From the dirt road out front, the bold black lettering on the small, blue, brick building seems like a joke: “Animal Control.”
Because a few feet away is a sign with a child hugging puppies and the wording, “Humane Shelter.”
Together, the oxymoron is appropriate for an outsider trying to peer in. They don’t jive. But they do make sense to the people running the shelter and the control center, and the two worlds mesh more than they collide, Liberty Humane Shelter Director Sandra Frye said.
“I think they do the best they can with the facility they have,” Frye said of the cramped quarters that house the stray, abandoned and unwanted animals in the county’s center. “I think in the beginning the county and the humane shelter (workers) had the animals’ best interests in mind.”
Although the conditions aren’t ideal on the humane side, it is better ventilated, contained and sanitized than the control center.
The animal-control center is run by the county, but the shelter strictly is nonprofit, no-kill and stays in the building owned by the county for free. Six employees work for the center, collecting animals and cleaning kennels, but it still isn’t enough and the space is beyond what animal lovers call adequate.
As a result, the county has designated $1 million of a special sales tax fund to go toward a new facility at the old airport property on Airport Road.
Six employees also work in the cleaner, neater and more organized Liberty Humane Shelter side of the facility, where happy adoption stories and healthy animals reside behind the blue walls.
“I think the current building was donated to the city and county in the ’60s,” County Administrator Joey Brown said. “The new facility will be more user-friendly so as to allow public access to view the animals. It will also be more efficient for cleaning and animal care.”
The small hut of a building will be sold or leased out, Brown said.
The two programs work as a team — taking life and giving life — under the same roof, working for separate causes.
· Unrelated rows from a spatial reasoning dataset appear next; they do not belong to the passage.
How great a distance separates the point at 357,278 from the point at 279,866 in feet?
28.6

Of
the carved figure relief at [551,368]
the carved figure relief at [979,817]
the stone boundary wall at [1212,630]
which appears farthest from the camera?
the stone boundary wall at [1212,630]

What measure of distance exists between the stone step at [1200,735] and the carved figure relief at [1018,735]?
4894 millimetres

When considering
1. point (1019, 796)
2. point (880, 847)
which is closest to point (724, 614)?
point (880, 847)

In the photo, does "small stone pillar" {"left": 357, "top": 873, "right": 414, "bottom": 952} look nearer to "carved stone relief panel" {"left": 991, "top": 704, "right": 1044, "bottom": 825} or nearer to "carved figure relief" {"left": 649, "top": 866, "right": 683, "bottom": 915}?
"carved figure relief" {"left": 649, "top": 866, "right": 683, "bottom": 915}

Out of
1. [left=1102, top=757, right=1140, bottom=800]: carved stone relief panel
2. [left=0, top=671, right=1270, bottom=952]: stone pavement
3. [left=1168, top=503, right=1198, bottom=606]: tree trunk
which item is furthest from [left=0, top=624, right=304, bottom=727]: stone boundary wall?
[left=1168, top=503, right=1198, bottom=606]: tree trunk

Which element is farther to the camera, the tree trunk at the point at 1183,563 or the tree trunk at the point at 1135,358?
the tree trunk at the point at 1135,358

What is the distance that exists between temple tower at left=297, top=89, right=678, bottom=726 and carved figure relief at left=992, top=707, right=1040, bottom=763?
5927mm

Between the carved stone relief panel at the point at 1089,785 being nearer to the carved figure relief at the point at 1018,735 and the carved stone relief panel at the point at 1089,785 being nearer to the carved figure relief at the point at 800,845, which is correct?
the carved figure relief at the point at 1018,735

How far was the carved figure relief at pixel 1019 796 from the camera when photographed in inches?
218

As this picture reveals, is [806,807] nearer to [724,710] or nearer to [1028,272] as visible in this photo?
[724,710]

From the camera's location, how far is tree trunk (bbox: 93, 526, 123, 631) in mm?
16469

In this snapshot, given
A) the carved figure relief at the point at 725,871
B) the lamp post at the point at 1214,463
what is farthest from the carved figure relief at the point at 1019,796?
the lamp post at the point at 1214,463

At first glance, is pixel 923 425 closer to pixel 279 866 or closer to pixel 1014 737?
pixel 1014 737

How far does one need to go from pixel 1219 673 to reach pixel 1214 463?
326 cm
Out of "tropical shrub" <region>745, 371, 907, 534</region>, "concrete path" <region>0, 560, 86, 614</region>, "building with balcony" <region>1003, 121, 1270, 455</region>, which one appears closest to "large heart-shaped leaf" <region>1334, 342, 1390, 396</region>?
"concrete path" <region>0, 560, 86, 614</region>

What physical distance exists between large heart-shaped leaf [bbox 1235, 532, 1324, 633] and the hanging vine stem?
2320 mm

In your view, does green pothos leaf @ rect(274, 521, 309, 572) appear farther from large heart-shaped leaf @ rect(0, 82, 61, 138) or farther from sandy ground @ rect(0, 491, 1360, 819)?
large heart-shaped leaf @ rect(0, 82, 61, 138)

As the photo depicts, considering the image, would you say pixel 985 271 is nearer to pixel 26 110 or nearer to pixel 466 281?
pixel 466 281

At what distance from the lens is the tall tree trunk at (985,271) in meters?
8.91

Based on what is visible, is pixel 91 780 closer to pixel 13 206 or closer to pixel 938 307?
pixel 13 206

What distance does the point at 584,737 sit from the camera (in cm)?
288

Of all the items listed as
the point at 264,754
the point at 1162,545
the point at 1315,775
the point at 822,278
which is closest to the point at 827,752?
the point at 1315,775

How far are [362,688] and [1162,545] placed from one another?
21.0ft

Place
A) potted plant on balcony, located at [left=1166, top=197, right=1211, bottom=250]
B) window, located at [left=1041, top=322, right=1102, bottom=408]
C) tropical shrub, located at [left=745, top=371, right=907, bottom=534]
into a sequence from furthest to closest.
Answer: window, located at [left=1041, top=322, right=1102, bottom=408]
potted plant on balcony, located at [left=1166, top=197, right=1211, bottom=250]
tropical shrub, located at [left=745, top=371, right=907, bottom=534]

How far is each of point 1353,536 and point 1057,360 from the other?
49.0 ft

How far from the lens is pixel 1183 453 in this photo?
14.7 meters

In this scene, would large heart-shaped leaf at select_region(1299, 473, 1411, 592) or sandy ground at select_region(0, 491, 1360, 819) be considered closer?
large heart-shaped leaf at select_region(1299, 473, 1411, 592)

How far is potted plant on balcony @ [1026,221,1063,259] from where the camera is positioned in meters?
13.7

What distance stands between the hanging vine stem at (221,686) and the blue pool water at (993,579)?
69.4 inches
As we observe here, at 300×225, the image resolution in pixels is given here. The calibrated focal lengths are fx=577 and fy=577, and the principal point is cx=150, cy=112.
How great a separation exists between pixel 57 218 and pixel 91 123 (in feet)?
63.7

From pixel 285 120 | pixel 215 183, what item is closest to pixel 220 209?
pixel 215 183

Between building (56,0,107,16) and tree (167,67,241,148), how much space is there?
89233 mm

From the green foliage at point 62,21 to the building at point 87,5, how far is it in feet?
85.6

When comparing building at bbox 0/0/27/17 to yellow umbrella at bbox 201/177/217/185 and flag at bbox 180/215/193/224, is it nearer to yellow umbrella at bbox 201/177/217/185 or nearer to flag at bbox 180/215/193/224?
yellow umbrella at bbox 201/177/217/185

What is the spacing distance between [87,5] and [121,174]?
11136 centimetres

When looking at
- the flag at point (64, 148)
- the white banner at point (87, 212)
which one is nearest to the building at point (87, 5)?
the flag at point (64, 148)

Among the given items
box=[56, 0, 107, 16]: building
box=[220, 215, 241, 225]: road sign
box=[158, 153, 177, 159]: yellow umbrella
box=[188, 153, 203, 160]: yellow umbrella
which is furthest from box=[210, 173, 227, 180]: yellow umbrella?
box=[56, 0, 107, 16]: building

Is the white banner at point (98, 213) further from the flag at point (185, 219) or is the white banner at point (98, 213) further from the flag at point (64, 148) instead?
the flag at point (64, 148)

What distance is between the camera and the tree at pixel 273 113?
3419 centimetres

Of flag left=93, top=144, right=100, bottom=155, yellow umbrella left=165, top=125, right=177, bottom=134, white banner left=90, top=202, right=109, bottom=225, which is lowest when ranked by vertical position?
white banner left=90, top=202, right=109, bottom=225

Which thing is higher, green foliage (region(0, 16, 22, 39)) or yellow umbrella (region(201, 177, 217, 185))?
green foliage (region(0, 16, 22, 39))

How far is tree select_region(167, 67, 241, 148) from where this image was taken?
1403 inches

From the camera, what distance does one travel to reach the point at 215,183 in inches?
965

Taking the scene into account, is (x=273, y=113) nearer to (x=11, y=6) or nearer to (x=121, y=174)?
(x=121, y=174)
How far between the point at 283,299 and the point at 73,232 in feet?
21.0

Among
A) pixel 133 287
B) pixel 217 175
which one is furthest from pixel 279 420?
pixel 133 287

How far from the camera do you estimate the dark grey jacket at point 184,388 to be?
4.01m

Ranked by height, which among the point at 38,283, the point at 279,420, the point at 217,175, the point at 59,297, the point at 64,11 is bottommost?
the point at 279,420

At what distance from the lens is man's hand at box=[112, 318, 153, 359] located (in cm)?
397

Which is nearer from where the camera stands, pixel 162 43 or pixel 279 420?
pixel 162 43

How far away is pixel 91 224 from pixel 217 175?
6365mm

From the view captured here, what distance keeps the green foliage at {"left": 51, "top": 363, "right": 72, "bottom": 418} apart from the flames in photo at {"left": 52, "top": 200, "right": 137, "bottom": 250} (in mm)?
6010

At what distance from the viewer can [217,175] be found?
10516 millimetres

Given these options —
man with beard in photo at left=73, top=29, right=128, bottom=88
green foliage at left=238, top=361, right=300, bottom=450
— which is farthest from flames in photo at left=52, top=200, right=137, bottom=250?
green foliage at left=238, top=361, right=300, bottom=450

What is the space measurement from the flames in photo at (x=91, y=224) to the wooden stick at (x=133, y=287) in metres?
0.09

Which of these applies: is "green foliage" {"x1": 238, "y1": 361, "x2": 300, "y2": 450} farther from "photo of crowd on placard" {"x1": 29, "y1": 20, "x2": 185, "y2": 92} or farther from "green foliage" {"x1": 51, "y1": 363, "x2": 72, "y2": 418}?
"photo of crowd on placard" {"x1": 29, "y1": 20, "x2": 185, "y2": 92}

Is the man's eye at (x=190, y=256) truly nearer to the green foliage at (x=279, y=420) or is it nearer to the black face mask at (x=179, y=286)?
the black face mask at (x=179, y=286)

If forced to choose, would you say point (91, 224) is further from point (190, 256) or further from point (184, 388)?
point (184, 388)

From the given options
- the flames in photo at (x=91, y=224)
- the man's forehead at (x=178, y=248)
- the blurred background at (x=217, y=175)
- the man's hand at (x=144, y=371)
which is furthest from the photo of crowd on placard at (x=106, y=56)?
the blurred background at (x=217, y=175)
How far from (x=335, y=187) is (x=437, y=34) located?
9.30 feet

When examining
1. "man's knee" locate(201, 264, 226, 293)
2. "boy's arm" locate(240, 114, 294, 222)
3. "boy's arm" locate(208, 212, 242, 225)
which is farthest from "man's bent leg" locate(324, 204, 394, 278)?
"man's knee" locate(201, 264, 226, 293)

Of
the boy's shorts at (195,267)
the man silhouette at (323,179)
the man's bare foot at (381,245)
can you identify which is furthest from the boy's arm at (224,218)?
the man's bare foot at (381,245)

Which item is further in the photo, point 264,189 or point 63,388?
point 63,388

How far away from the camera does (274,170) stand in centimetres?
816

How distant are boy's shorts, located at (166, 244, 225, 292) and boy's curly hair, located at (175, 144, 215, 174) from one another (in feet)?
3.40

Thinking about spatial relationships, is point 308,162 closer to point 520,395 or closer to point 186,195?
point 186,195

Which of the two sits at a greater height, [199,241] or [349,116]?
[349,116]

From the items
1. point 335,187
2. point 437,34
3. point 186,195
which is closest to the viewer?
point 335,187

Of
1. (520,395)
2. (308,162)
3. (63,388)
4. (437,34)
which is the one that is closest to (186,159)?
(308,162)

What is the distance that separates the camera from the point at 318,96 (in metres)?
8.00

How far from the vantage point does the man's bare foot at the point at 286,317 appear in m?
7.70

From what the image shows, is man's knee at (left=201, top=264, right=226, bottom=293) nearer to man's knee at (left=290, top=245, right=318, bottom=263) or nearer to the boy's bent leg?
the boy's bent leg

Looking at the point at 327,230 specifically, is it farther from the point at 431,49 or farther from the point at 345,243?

The new facility would allow for future expansion and better sanitary living conditions, said Trent Long, county engineer who is working on the design.
“It will be in much better condition for all involved — the animals and the people we have in the facility,” Long said of the project that has been years in the making. “The need for a new facility has been known for quite some time.”
On the death-row side of the building, dogs and cats have a survival rate that varies from five to 10 days, depending on whether animal control can find the owners, Liberty County Animal Control Director Randy Durrence said.
“We try to save ’em all as quick as we can,” he said. “It all depends on the room.”
Although the humane shelter often will take healthy animals in from the other side, if they pass several tests, it is rarely as quick or as often as Frye and other employees would like.
Because the shelter is supported by donations, several area stores — Kroger, Walmart and Target — donate bags of dog and cat food, which in turn is shared with the animal-control. Once the center is moved, Frye isn’t sure what will happen to her job, the building or the animals, but she hopes the county will allow the shelter to stay because it is the only one of its kind in the county.
“We definitely work together instead of against each other. Right hands and left hands cannot bicker,” Frye said. “Animal control … they’re good-hearted people. It’s not their desire to euthanize animals. It’s not something they want to do, but it’s their job.”